-- Task to complete --
Scan the data, and whenever a line contains "common", copy it.

-- Data entries --

____

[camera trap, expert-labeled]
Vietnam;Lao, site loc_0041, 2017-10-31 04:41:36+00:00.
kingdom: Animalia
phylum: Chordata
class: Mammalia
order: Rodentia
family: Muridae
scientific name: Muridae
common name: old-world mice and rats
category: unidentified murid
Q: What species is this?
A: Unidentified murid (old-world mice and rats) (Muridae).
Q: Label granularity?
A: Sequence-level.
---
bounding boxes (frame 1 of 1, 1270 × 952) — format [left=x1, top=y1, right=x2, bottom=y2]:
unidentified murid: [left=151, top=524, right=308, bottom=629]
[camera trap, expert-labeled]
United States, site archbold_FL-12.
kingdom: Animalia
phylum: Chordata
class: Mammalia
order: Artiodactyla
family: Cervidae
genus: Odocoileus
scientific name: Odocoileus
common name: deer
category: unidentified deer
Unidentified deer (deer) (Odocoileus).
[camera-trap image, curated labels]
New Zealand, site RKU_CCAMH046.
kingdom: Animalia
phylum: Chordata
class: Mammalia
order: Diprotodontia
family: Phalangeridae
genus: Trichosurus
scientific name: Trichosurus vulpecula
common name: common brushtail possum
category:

____

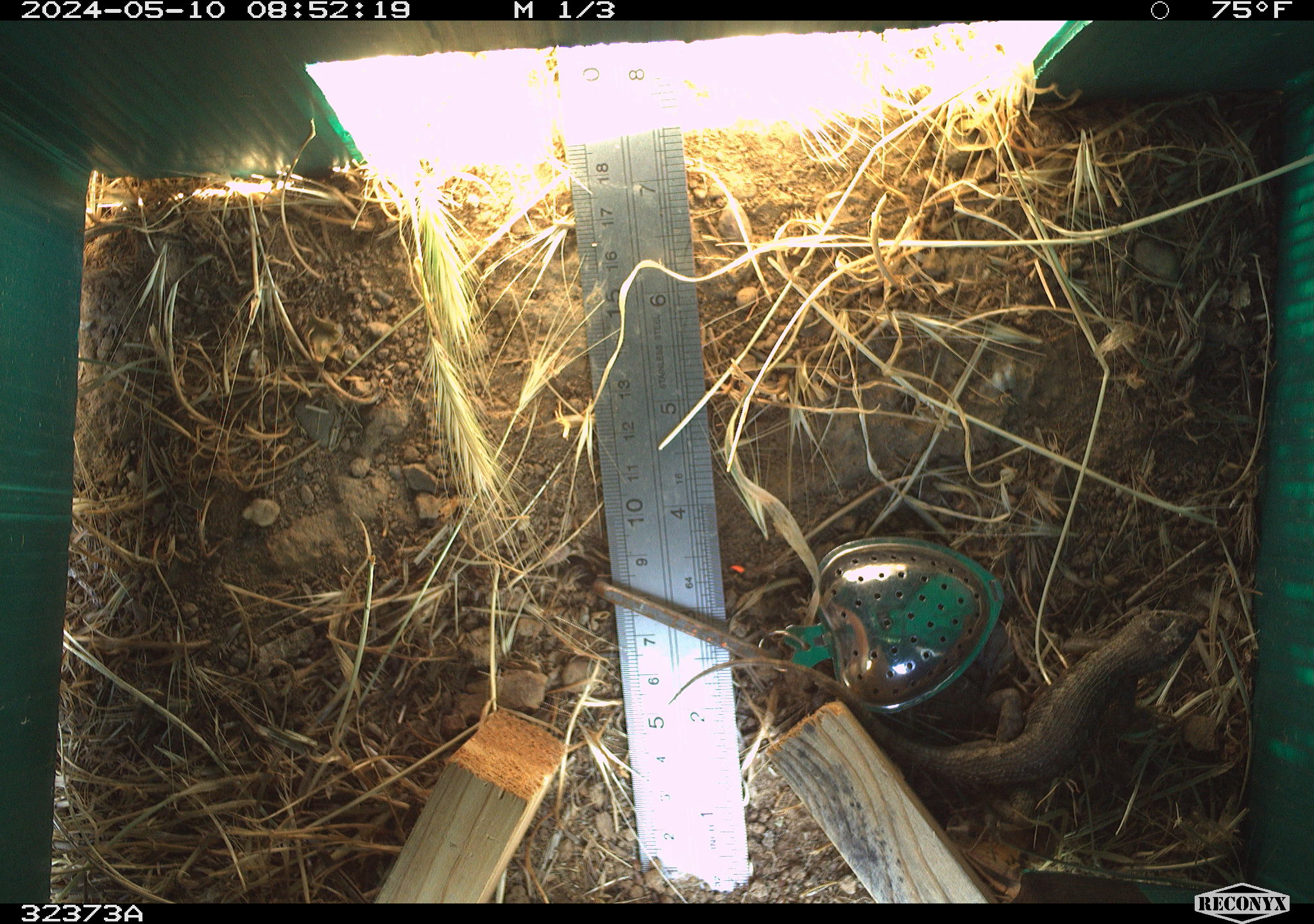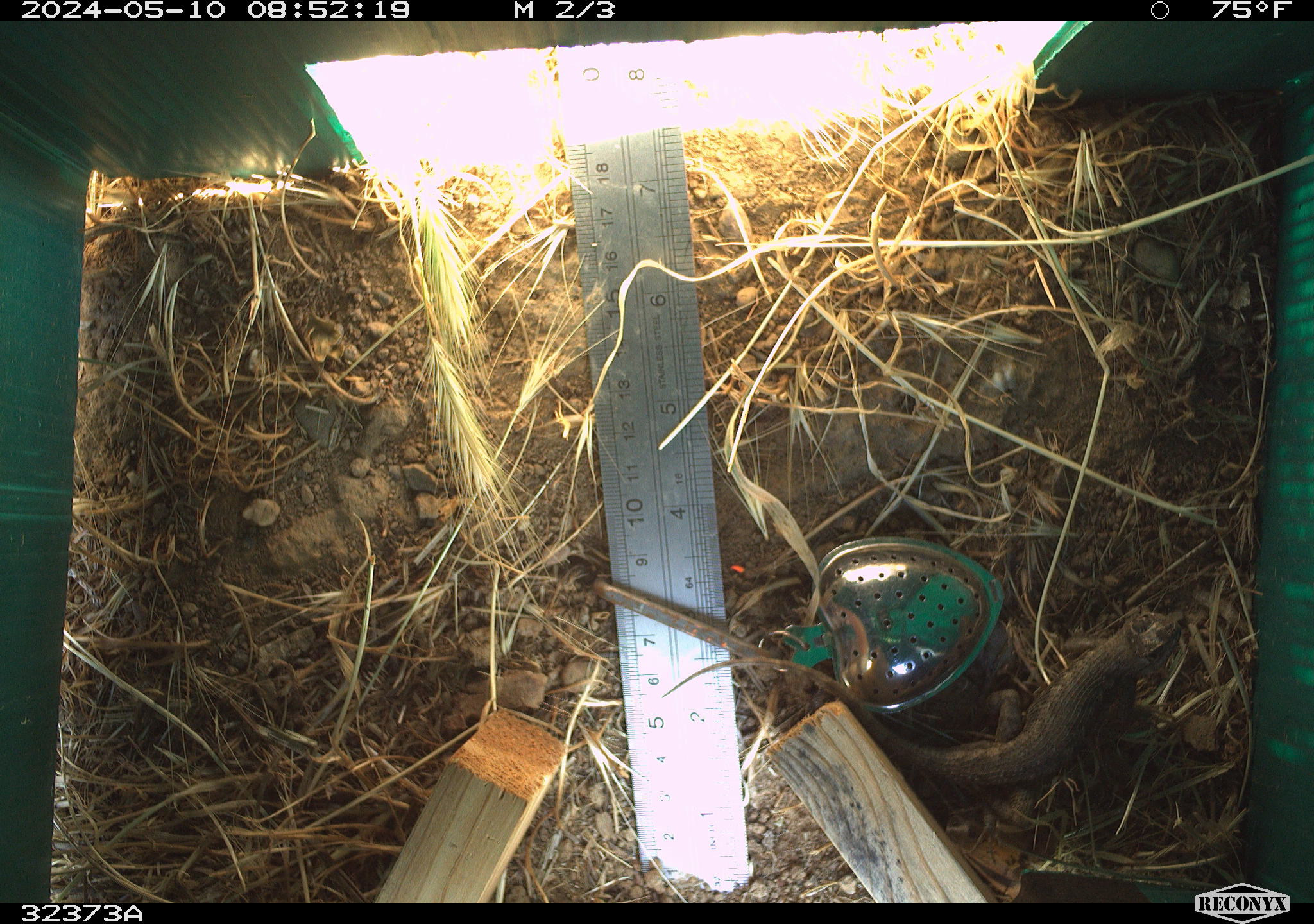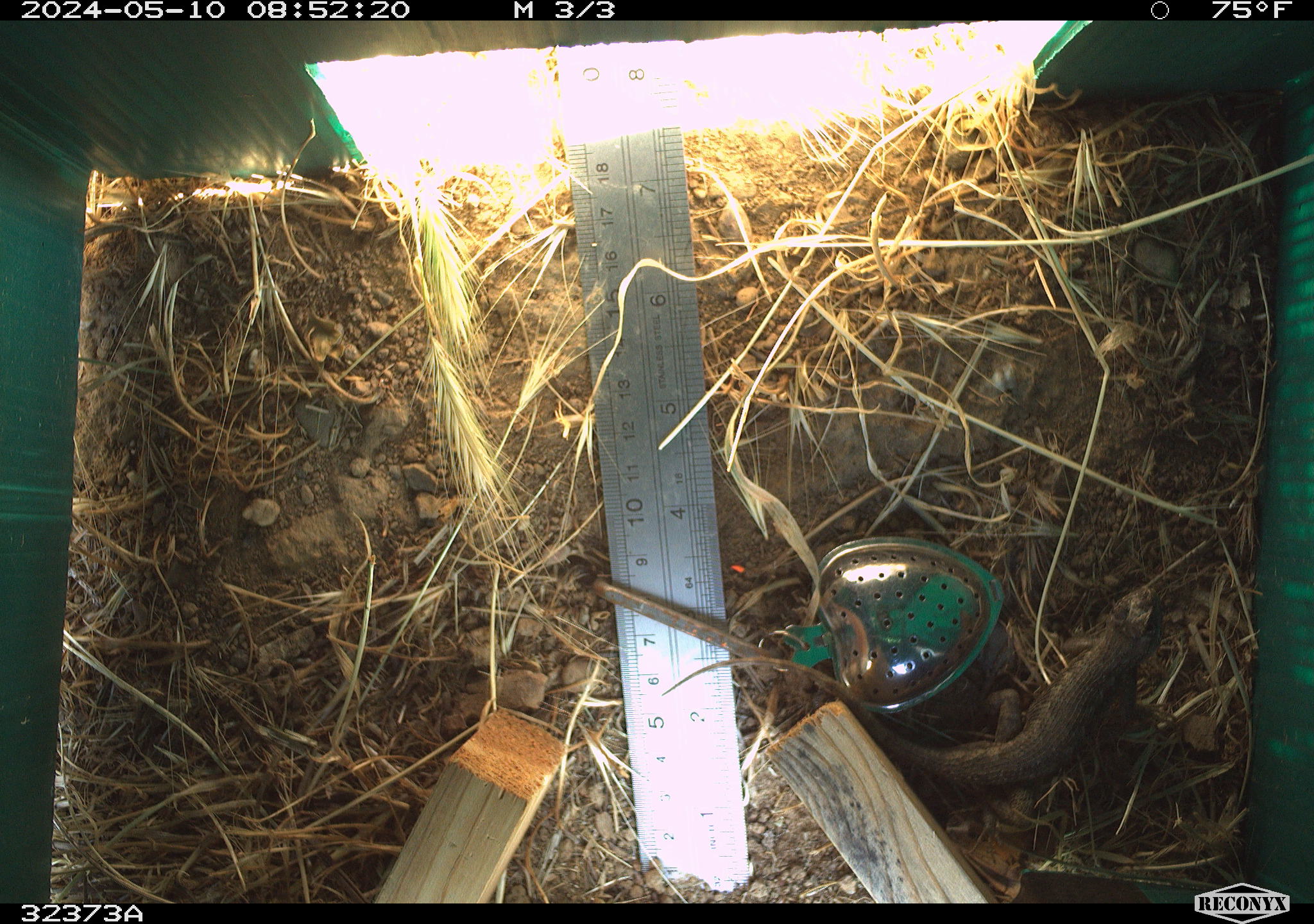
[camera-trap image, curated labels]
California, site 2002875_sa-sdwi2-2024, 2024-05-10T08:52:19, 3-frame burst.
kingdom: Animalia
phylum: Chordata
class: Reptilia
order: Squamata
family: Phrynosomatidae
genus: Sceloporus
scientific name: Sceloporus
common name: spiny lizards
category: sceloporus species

____

-- Solution for this problem --
common name: old-world mice and rats
common name: deer
common name: common brushtail possum
common name: spiny lizards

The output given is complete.